**Passage to read**

○ ○ ○ ○ ○

In 2006, Professor Domokos proved the existence of gomboc, a gemstone-like shape. A gomboc has only one stable balancing point – it will come to rest in a particular position regardless of how it is placed on a plane.
Researchers Suggest that Natural Objects may Fragment into Cubes

Image Courtesy: Wired.

When natural objects break down, what basic structure do the pieces tend to attain? Is there a universal basic structural entity that natural objects tend to fragment into? From microscopic to planetary, can there be a universal rule of object fragmentation?

These are questions that Professor Gabor Domokos of Budapest University of Technology and Economics has been trying to answer for some time now. The latest paper, published by his team in the peer-reviewed multidisciplinary scientific journal Proceedings of the National Academy of Sciences (PNAS), suggests that there may exist a universal rule of fragmentation of natural objects, and that fragments tend to acquire the shape of a cube as a basic structure.

In 2006, Domokos mathematically proved the existence of gomboc, a gemstone-like shape. A gomboc has only one stable balancing point – it will come to rest in a particular position regardless of how it is placed on a plane. A cylinder, for example, can rest in two directions—either on its end or its side, but gomboc has only one such point. Domokos and his colleagues subsequently found that objects like pebbles and sand grains tend to fragment into the shape resembling a gomboc, but don’t ever achieve the ideal state. According to Domokos, the gomboc shape is a part of nature.

In the latest PNAS paper the group created supercomputer-simulated modelling of the break up of three-dimensional materials; what happens when a rock is pulled equally in all directions, for example. In such cases, they found that objects tend to break up into polyhedral pieces – cubes, on an average.

○ ○ ○ ○ ○

Part of a data file
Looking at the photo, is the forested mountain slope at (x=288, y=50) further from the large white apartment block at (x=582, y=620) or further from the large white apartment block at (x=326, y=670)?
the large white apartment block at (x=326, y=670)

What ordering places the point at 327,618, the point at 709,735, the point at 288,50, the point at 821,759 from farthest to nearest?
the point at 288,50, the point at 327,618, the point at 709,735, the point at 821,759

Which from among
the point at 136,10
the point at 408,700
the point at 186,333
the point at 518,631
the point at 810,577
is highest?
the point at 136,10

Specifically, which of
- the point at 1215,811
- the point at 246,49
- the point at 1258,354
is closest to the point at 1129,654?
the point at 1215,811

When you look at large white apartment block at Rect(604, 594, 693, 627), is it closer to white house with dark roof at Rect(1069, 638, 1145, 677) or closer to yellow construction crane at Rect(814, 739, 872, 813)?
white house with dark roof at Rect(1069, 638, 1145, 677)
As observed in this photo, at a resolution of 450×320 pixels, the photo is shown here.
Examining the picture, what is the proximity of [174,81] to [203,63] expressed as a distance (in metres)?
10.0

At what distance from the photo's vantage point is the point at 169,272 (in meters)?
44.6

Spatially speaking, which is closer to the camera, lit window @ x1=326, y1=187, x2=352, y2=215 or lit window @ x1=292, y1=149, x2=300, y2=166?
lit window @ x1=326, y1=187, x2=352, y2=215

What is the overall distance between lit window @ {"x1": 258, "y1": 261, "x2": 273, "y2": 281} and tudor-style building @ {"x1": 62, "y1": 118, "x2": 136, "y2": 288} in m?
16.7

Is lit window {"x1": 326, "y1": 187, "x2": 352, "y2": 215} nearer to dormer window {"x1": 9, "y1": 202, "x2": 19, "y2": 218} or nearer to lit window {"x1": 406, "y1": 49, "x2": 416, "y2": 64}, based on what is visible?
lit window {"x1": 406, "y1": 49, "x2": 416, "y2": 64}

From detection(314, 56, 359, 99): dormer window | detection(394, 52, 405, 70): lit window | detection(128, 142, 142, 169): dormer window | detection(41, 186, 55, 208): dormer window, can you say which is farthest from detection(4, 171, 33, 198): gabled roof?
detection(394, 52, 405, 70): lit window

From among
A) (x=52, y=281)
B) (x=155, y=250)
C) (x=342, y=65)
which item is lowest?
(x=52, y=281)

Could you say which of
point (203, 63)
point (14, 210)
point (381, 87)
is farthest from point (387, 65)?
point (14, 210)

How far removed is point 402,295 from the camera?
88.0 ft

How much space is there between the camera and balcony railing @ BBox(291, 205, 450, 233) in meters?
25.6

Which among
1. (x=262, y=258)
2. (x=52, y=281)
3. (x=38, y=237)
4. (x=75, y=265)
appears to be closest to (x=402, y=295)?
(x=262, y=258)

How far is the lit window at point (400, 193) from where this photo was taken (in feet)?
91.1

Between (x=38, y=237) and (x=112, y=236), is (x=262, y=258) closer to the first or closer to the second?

○ ○ ○ ○ ○

**Exercise task**
Repeat word for word the portion of the fragmentation article above that begins with the words containing "When natural objects" and ends with "a basic structure.".

**Task output**
When natural objects break down, what basic structure do the pieces tend to attain? Is there a universal basic structural entity that natural objects tend to fragment into? From microscopic to planetary, can there be a universal rule of object fragmentation?

These are questions that Professor Gabor Domokos of Budapest University of Technology and Economics has been trying to answer for some time now. The latest paper, published by his team in the peer-reviewed multidisciplinary scientific journal Proceedings of the National Academy of Sciences (PNAS), suggests that there may exist a universal rule of fragmentation of natural objects, and that fragments tend to acquire the shape of a cube as a basic structure.